Tuesday, 24 April 2012

Simulator, New engine machining

Today I started machining up the new engine out of 304 stainless. I have never machined stainless before and for some reason I thought that it was going to be really difficult but as it turns out it wasn't too bad. I prefer aluminium or brass where possible but stainless does have some advantages;  unlike brass it doesn't break up into millions of tiny fragments which give you splinters. I have heard that 316 stainless is worse.

The stainless stock I has was 60mm diameter and as the actual chamber is only 26mm in diameter there was quite a bit to take off. The reason I got such a big piece was that we weren't sure how big to make the flange. As it turns out the flange doesn't need to be very big if we have a radial o-ring instead of a gasket/face seal. This design also saves weight. I was tempted to go with a design that diffident have any flange, only radial bolts to secure the thing, but because it is already so small a flange is really the only way we are going to be able to mount the engine to the vehicle. We are going back to top injection because on the vehicle we can just have a hole on the mounting bracket for the line to go through.
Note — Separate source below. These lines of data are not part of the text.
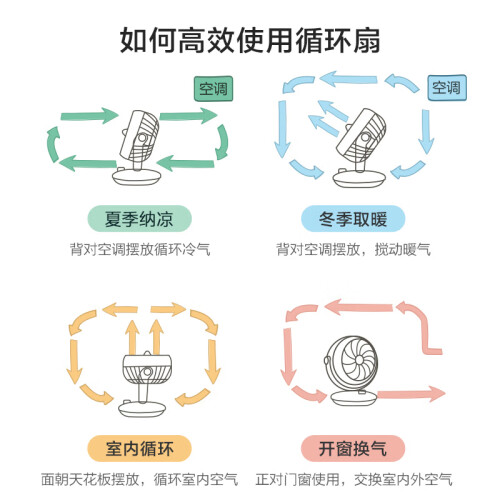 如何高效使用循环扇

空调

夏季纳凉

背对空调摆放循环冷气

空调

冬季取暖

背对空调摆放，搅动暖气

室内循环

面朝天花板摆放，循环室内空气

开窗换气

正对门窗使用，交换室内外空气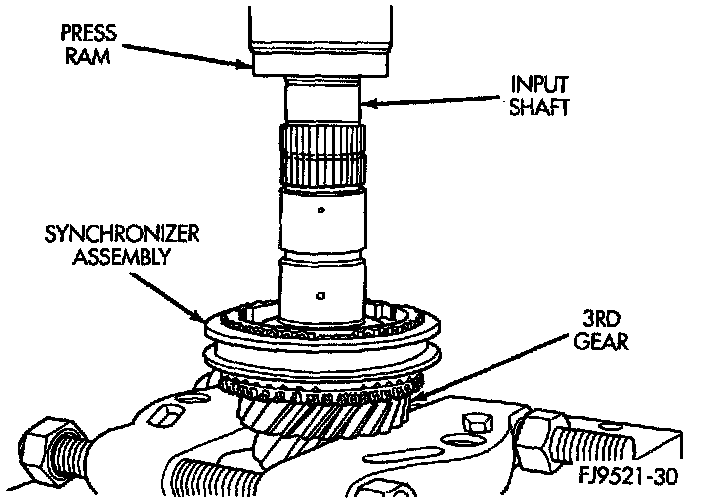 PRESS RAM

INPUT SHAFT

SYNCHRONIZER ASSEMBLY

3RD GEAR

FJ9521-30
One issue I had was trying to cut the divergence for the nozzle. For brass and aluminium I use a special tool I made which has the divergence profile in it. It is made from soft steel and was not able to cut the stainless. What I really need is a tapered reamer however I have not been able to find one with the right angle. The other option is to get a big piece of tool steel and remake the tool.

Because I wasn't able to cut the divergence I thought it was pointless continuing on the new thruster as machining the 60mm stock to 26m is allot of work. I am looking for a tapered reamer which might take a while to get here. In the mean time I can get some smaller stock.
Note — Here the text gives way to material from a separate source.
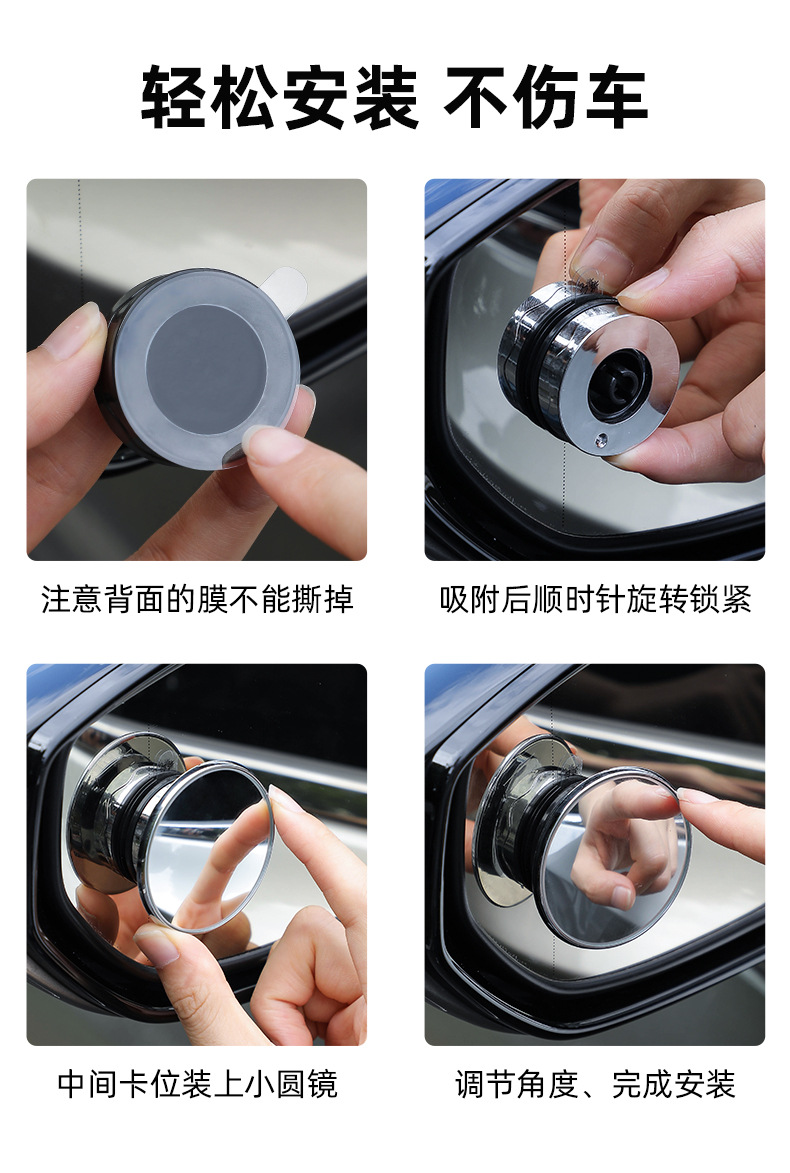 轻松安装 不伤车

注意背面的膜不能撕掉

吸附后顺时针旋转锁紧

中间卡位装上小圆镜

调节角度、完成安装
We still need to test a long duration firing so we can start work on the vehicle. Because we wont have the stainless thruster for a while we will need to make do with the brass one. I modified the test stand so it could be used with the load cell and drilled a hole at the bottom of the chamber so we could insert a pressure tap and measure chamber pressure. Hopefully this weekend we can do a 30 second firing and get good pressure and thrust data. The throat is currently 6mm which is a bit small for 100N so we might not get as much thrust as I wanted. The peroxide propulsion spreadsheet says 8mm but that's with a much lower feed pressure so we will see.

Simulator progress is going well. I have added in joystick functionality so I can command roll with it. I dident realise it before but the way the control is now the roll pitch PID's each only controll one thruster. This means that it is able to stabilise only using two thrusters but the system response is coupled so you cant have pure roll and pitch. This also seems to also induce a yaw.  One way to fix this would be for the output of the pitch and roll to be a torque which I could then convert to a thruster input.